- **Exercise task**:
Please lay out the material from the line with "Within the scene" up to and including the line with "106 centimetres" as a Markdown table with the columns No. and Line. Give each nonblank line its own row and number the rows in order.

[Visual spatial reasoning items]
◆ ◆ ◆ ◆
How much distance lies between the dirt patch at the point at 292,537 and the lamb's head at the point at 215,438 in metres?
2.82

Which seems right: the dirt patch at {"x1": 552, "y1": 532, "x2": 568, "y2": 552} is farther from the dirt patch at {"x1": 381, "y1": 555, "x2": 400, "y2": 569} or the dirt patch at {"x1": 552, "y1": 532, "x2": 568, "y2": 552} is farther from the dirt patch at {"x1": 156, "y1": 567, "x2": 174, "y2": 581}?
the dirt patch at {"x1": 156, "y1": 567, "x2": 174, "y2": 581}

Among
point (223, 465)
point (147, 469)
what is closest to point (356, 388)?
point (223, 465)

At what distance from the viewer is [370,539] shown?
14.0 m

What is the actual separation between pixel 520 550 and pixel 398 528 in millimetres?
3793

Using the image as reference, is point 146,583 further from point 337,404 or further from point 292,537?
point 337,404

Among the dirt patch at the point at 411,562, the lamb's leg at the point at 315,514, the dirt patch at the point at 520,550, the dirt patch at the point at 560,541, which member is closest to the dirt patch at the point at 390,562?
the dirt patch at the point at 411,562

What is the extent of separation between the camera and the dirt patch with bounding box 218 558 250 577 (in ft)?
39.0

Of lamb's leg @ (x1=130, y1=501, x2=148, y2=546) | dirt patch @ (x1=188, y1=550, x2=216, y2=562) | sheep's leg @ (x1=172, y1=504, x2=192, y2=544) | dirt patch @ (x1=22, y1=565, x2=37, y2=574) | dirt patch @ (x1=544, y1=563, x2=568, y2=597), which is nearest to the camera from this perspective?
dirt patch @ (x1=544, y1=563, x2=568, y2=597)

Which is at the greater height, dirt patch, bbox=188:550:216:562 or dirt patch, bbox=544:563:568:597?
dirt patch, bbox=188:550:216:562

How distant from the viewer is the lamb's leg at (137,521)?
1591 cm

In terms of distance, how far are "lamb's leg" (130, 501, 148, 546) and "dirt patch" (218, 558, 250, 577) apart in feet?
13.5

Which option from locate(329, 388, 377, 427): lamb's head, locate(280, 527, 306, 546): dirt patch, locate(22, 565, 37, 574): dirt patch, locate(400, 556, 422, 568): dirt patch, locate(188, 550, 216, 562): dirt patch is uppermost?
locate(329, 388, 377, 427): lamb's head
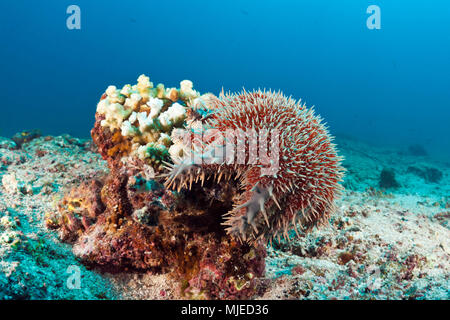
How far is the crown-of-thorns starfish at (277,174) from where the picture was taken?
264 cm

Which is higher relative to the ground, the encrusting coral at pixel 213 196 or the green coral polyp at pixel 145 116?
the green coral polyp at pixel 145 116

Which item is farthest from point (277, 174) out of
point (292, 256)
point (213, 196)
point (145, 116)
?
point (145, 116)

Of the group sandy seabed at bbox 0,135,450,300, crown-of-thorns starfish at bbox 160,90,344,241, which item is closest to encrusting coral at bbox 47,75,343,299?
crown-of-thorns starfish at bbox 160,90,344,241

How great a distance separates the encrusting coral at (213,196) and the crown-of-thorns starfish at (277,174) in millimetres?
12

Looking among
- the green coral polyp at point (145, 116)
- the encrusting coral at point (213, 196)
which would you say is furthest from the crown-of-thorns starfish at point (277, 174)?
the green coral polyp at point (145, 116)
◆ ◆ ◆ ◆
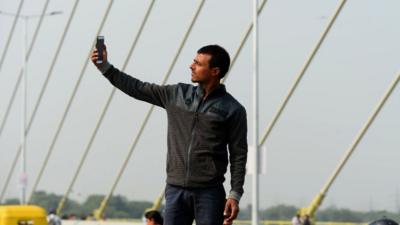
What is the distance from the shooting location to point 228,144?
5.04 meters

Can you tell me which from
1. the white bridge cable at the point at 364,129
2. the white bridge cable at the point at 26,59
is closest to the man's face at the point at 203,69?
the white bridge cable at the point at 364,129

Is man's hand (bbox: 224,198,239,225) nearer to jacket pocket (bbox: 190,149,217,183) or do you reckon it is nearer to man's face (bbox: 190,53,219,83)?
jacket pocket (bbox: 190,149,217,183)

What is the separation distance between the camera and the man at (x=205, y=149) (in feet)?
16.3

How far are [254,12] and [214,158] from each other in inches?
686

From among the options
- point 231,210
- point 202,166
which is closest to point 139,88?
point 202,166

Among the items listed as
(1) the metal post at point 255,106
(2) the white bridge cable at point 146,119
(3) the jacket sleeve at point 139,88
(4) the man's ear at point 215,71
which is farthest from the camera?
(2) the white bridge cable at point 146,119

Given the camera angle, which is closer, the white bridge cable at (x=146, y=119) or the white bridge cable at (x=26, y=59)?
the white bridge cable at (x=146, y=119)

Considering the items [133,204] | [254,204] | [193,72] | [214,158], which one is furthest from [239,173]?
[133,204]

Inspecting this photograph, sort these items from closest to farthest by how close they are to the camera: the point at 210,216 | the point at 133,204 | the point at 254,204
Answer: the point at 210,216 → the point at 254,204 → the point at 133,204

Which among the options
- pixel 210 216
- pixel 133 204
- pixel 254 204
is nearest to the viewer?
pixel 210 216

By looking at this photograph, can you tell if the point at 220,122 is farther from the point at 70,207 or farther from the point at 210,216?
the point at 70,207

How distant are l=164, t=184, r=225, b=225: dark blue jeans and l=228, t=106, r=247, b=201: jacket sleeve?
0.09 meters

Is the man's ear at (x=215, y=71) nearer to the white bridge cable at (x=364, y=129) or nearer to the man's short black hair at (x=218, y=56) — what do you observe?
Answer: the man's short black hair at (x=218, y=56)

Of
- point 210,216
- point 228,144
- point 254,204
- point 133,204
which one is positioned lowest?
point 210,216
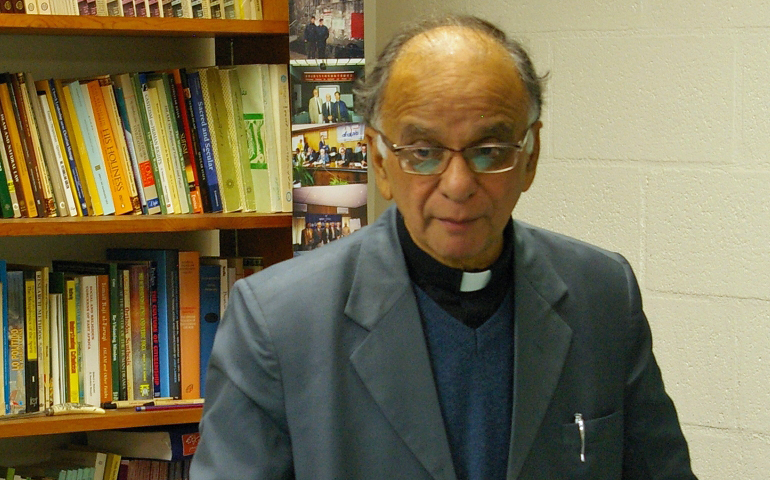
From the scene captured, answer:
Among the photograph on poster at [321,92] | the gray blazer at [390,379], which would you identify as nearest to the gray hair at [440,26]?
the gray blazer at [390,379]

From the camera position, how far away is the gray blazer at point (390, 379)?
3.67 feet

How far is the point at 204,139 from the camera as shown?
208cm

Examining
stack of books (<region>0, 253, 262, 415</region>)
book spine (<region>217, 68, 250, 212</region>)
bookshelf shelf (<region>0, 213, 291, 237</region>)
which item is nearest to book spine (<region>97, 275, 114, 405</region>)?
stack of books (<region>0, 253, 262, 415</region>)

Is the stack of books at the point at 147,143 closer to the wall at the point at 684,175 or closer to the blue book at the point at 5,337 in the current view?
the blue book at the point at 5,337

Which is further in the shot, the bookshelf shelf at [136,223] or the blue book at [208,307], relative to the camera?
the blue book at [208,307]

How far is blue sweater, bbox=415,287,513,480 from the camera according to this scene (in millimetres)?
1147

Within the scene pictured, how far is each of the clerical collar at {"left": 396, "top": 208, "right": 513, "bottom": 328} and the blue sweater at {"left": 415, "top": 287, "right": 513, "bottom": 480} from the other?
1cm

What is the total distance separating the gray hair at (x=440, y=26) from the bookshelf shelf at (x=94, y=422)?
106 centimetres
◆ ◆ ◆ ◆
- **Final result**:
| No. | Line |
|---|---|
| 1 | Within the scene pictured, how far is each of the clerical collar at {"left": 396, "top": 208, "right": 513, "bottom": 328} and the blue sweater at {"left": 415, "top": 287, "right": 513, "bottom": 480} from the other? |
| 2 | 1cm |
| 3 | What is the total distance separating the gray hair at (x=440, y=26) from the bookshelf shelf at (x=94, y=422)? |
| 4 | 106 centimetres |